Rethinking Modernist Novel Theory, MSA 16 (Nov 6-9, 2014, Pittsburgh, PA)
Nicholas Dames concludes _The Physiology of the Novel: Reading, Neural Science, and the Form of Victorian Fiction_ (2007) by imagining I.A. Richards as the heir of G.H. Lewes, Alexander Bain, and other 19th-century thinkers who placed the reader at the center of novel theory and defined the genre in terms of its imagined effects on readers. Dames's analysis of Richards is suggestive in how it challenges our received genealogy of novel theory, in which modernists from James on removed the reader as a topic, replaced it with form and point of view, and transferred theoretical emphasis from the affect and physiology of the reader to the epistemology of the text itself.
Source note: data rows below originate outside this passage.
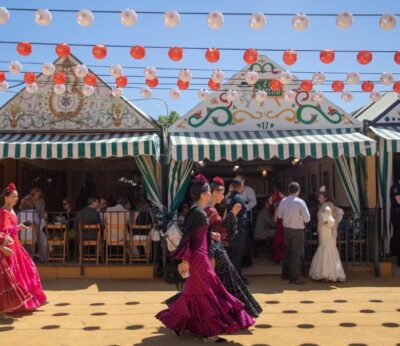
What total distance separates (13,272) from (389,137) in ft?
22.7

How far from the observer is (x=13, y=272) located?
625 centimetres

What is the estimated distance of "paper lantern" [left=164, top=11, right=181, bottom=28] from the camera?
23.1 ft

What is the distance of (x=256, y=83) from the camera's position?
10.4 m

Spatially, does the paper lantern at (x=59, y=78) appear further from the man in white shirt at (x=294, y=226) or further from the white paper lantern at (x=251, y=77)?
the man in white shirt at (x=294, y=226)

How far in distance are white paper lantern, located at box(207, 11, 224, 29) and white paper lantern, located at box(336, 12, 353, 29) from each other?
1604mm

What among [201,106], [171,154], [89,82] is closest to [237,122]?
[201,106]

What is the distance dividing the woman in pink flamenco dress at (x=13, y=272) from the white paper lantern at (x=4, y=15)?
232 centimetres

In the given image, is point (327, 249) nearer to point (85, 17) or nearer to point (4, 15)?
point (85, 17)

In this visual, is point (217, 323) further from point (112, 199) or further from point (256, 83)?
point (112, 199)

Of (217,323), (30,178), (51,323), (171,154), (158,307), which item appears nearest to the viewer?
(217,323)

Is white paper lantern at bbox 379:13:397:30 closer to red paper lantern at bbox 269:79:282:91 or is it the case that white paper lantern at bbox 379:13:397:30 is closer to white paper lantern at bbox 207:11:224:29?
white paper lantern at bbox 207:11:224:29

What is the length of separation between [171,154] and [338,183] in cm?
464

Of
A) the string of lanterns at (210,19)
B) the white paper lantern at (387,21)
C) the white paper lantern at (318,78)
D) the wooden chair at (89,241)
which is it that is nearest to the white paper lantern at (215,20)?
the string of lanterns at (210,19)

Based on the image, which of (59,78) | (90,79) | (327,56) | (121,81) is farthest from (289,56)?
(59,78)
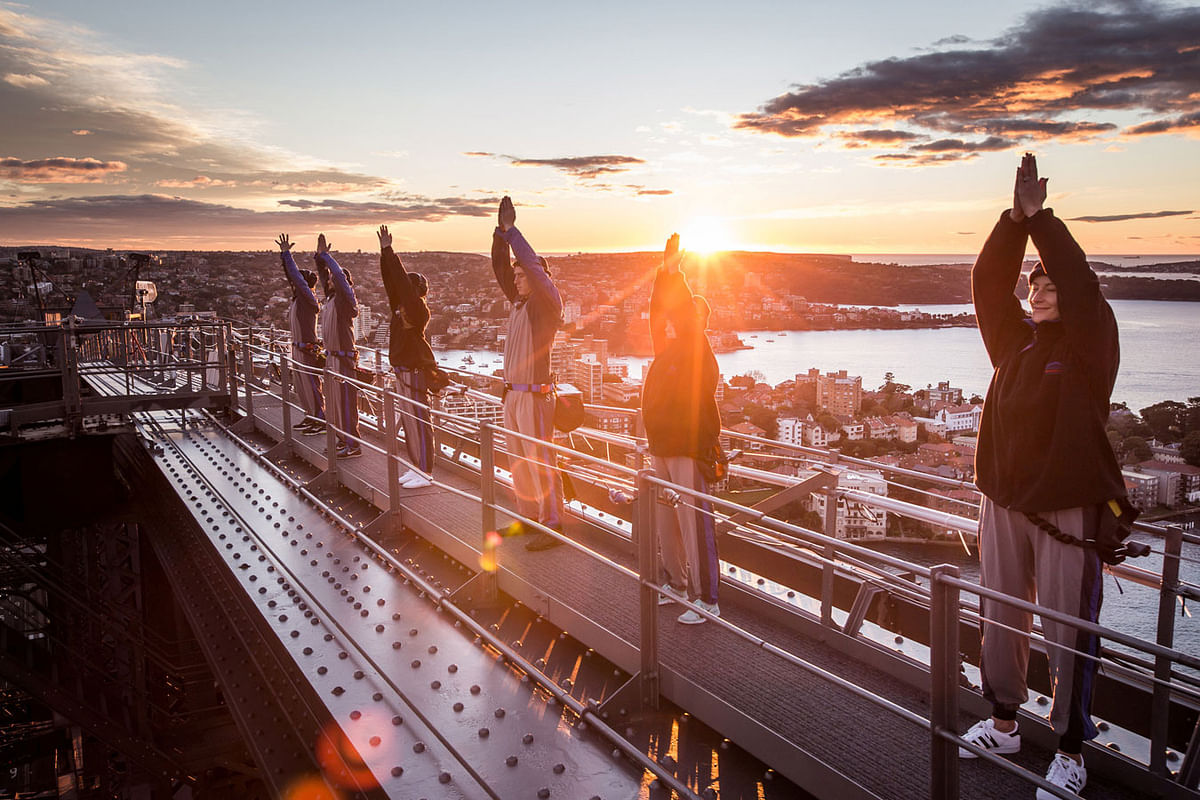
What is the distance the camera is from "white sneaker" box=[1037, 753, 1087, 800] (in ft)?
9.18

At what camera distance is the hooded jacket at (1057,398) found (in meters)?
2.89

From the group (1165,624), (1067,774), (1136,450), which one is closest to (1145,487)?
(1136,450)

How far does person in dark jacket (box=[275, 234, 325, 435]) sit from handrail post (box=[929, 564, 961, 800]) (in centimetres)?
902

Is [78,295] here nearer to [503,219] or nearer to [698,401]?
[503,219]

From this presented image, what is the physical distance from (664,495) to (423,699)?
1672mm

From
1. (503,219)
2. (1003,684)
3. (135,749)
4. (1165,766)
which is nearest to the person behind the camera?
(1165,766)

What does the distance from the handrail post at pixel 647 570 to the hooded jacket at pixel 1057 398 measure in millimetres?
1358

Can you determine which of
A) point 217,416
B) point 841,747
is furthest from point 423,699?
point 217,416

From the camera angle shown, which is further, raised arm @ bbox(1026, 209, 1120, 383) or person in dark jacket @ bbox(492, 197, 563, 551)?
person in dark jacket @ bbox(492, 197, 563, 551)

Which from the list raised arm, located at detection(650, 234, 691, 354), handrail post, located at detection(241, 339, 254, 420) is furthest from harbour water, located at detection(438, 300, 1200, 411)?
handrail post, located at detection(241, 339, 254, 420)

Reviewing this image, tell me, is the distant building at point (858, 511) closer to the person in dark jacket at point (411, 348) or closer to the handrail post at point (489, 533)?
the handrail post at point (489, 533)

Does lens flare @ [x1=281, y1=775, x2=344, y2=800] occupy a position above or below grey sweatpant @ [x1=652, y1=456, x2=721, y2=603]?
below

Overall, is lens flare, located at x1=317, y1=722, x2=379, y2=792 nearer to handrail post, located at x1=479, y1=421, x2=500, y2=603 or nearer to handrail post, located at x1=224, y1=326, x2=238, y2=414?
handrail post, located at x1=479, y1=421, x2=500, y2=603

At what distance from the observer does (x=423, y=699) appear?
12.4 ft
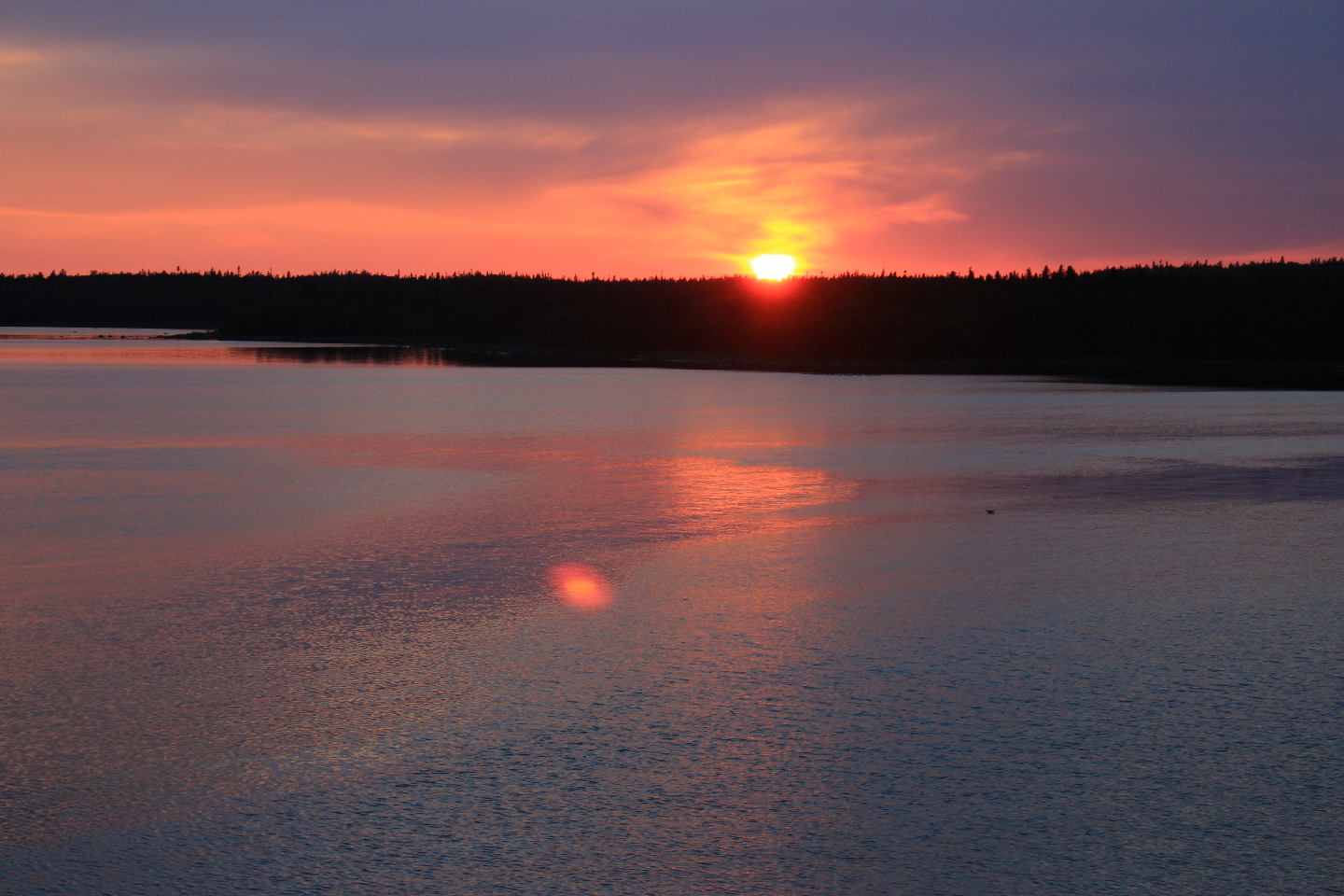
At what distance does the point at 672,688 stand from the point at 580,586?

This panel seeks to build on Dames's work by exploring modernists' novel theory from new perspectives. What hidden confluences and divisions can we trace between modernists or from modernism across history of novel theory? What new light can we cast on the old chestnuts of modernist novel theory--point of view, spatial form, difficulty, the common reader, flat and round characters, and life versus form, to name a few? What new texts or concepts can we add to modernism's canon of novel theory? Papers might consider academic novel theorists (Percy Lubbock, Q.D. Leavis, F.R. Leavis, Arthur Quiller Couch, Carl Grabo, etc.), the novel theory produced by novelists (Wyndham Lewis, Henry James, Virginia Woolf, Rebecca West, E.M. Forster, Vernon Lee, and D.H. Lawrence, to name just a few), novel theory in little magazines or reviews, theories of highbrow/middlebrow, affect in novel reading, behaviorism or psychology in novel theory, relations between media in genre theories, novel versus poetry in modernism, modernism's relation to New Criticism, etc.